Friday, February 26, 2010

Project Love: Day #27

Love Hurts
I once read somewhere that it takes only a minute to have a crush on someone, an hour to like someone, and a day to love someone, but it takes a lifetime to forget someone. In my opinion, there is no truer statement ever made than this one. In fact, I believe that if people really understood the true meaning of love, that it is unselfish and unconditional, then more relationships and marriages wouldn’t be in the chaotic state they are today.

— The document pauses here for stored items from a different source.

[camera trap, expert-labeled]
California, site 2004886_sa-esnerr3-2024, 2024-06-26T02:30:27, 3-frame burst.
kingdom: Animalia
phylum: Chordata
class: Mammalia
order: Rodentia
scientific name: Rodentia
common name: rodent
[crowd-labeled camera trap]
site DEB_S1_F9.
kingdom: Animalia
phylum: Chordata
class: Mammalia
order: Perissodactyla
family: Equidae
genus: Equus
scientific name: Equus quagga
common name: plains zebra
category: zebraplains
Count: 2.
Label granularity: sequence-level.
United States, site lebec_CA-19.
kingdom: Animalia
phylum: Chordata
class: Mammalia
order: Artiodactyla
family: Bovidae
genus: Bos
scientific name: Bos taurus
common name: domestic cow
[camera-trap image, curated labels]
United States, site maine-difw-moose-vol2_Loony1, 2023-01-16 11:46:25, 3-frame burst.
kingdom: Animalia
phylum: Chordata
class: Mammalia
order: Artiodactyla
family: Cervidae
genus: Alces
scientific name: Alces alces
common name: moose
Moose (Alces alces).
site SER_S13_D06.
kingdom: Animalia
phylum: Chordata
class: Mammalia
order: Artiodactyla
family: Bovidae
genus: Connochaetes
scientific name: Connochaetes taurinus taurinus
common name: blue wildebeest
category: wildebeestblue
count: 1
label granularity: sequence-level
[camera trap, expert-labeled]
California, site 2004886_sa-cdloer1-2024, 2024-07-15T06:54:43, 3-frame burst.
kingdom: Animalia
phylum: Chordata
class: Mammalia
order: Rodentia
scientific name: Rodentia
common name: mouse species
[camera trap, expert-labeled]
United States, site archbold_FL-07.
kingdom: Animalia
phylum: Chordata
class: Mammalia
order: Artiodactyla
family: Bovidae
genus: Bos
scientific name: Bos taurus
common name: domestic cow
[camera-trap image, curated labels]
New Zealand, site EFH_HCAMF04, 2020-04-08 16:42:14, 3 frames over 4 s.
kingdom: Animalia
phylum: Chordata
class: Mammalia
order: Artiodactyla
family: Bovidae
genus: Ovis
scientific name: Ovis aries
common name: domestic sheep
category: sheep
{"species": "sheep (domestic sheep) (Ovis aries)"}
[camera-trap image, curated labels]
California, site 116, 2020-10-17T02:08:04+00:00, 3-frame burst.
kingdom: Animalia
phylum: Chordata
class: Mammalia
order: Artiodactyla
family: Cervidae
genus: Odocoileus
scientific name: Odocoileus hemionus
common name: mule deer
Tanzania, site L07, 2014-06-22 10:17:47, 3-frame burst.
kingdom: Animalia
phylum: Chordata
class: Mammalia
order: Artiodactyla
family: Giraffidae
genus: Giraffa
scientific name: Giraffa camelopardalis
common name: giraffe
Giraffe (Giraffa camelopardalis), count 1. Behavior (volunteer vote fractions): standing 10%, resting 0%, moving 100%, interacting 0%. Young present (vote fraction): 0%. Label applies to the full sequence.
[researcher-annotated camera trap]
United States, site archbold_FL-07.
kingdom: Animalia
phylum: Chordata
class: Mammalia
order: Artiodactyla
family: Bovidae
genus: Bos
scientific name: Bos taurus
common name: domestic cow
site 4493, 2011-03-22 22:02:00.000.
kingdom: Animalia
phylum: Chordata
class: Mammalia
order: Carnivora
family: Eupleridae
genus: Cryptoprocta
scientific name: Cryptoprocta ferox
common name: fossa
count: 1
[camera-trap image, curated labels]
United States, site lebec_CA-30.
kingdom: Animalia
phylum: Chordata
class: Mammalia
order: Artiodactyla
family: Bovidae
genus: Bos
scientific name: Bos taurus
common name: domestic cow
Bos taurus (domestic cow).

When my ex-husband walked out on our family five years ago, I was crushed! Crushed not because he left (because we had been struggling the six months prior to that moment), but crushed because he was so adamant about NOT going to therapy and working on our relationship. I can’t tell you how many times I heard, “I do not want to work this out. I will not go to counseling.” Looking back now, I think “hello red flag, there is another woman in the picture”, but at that point in time that was the first moment that I realized that he no longer loved me. Afterall, who would be that cruel to someone they loved? I think it hurt so much because, he had checked out of our relationship many months before that moment, and I was stuck standing there, in shock, watching my sad pathetic life pass before my eyes.

The sad part about our divorce is that it took me several years of therapy before I could see my fault in the relationship. By no means did I ever think it was all my ex-husband's fault, but I could never figure out what I had done to invoke such a harsh departure from him. I know that no matter what I had done or not done in our relationship, I never deserved to be treated the way he treated me early on in our separation/divorce. But I realize now that he was just trying to figure out a way to cope with what he was doing and get out of the relationship, in the only way he knew how, and that was to totally ignore me and my questions. Looking back now, I just wish he would have had the balls to say what it took me many years of therapy and tons of money to figure out.

I realized that as a woman, I was becoming the queen of self neglect. I didn’t have time to love myself and therefore, ended up ignoring things like my happiness, health, freedom, advancement, education and most of all my self-respect. But I did all this because I thought that’s what a good wife and mother was supposed to do. I thought we were supposed to put our kids, husbands, families and jobs before our own happiness and push through all of the pain. However, what I didn’t realize, is that I was loosing a little bit of myself day after day after day. I was so focused on being a good wife and mother that I lost myself and in the end I ended up losing the man of my dreams.

And, in my mind there is no greater pain.

Love is a Battlefield.

1 comment:

  1. You know, it's like what they tell you in safety drills on boats/planes--put on your own life vest/oxygen mask before you help another because if you're not okay, you can't help someone else!

    It's the same with love, isn't it? We hear the mantra "love yourself" but until we learn the hard way, it doesn't really make sense.